Requirement:
Here the job is to repeat the listing exactly, but not the pictures in it.

++++++++++++++++++++

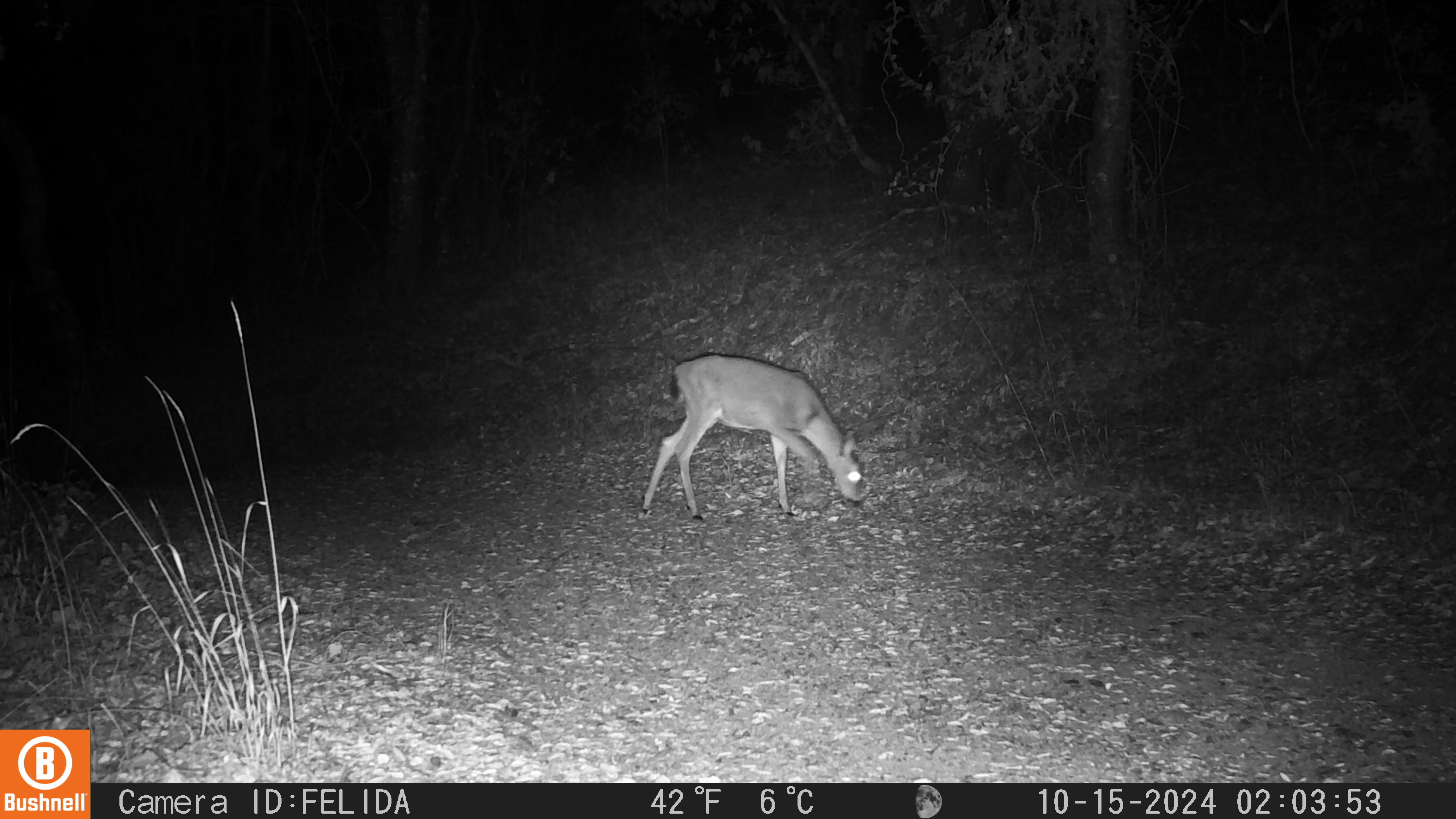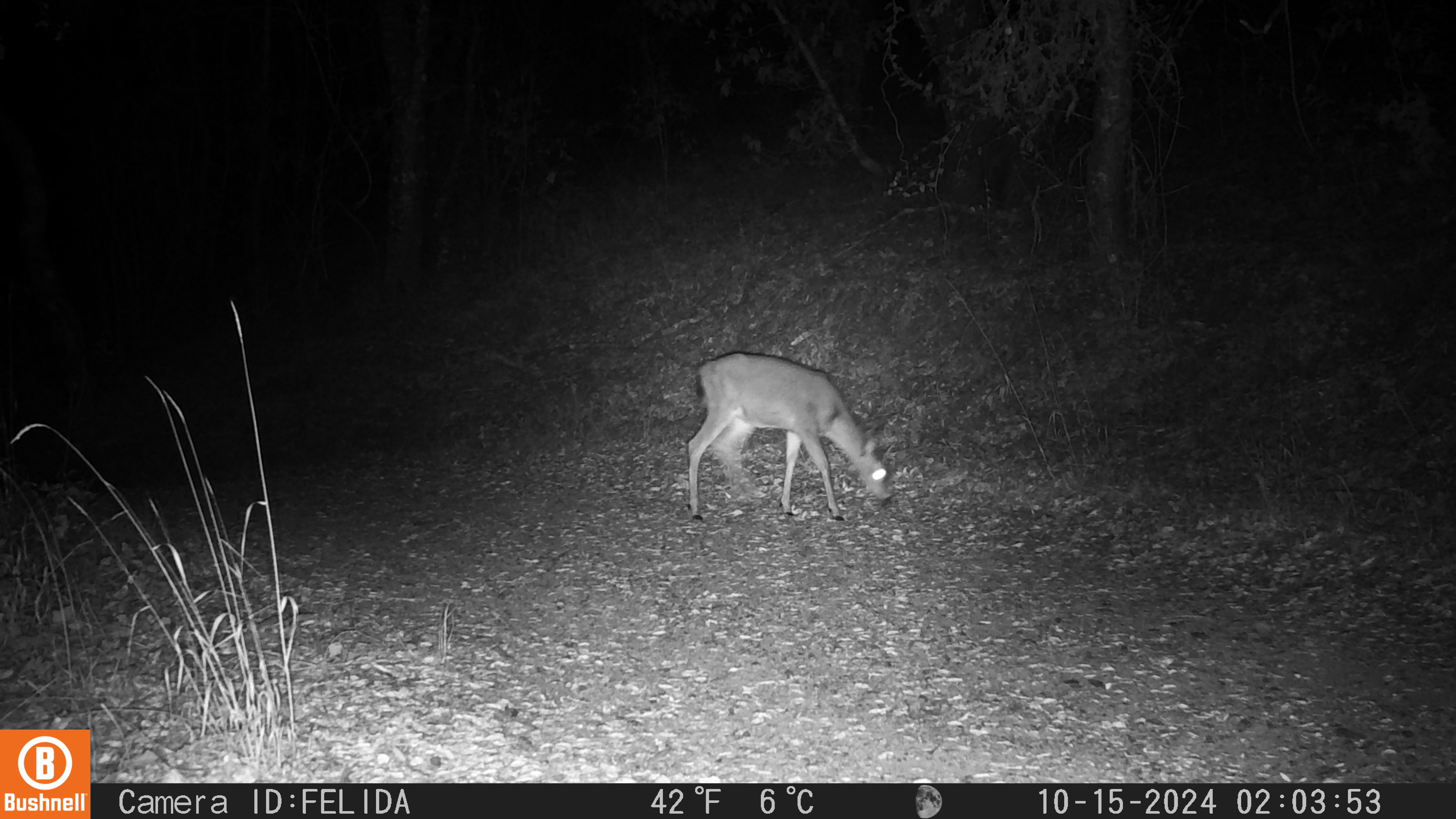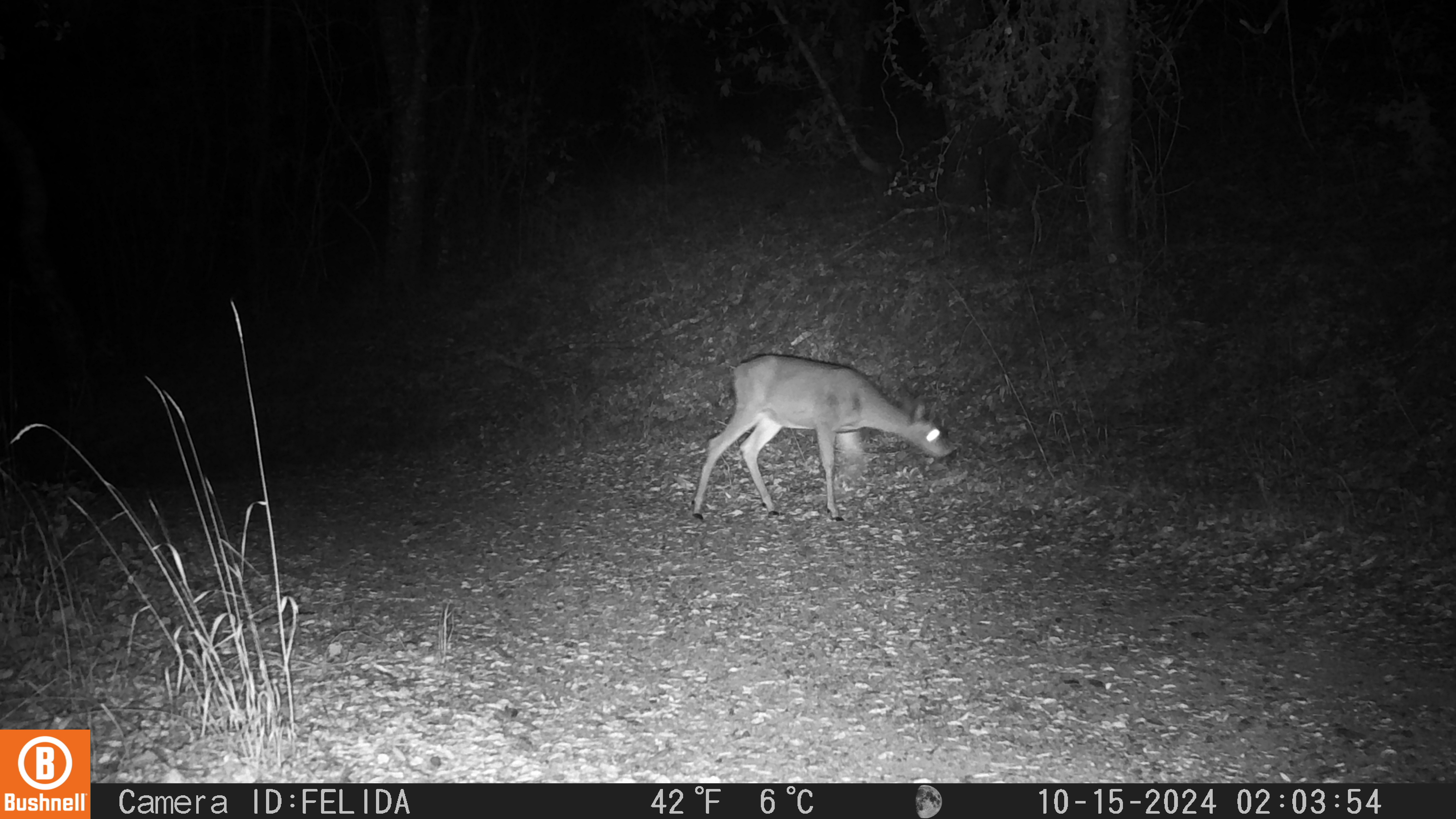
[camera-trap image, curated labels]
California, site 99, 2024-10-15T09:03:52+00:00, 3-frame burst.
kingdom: Animalia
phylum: Chordata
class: Mammalia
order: Artiodactyla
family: Cervidae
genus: Odocoileus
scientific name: Odocoileus hemionus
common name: mule deer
Mule deer (Odocoileus hemionus).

++++++++++++++++++++

Written answer:
[camera-trap image, curated labels]
California, site 99, 2024-10-15T09:03:52+00:00, 3-frame burst.
kingdom: Animalia
phylum: Chordata
class: Mammalia
order: Artiodactyla
family: Cervidae
genus: Odocoileus
scientific name: Odocoileus hemionus
common name: mule deer
Mule deer (Odocoileus hemionus).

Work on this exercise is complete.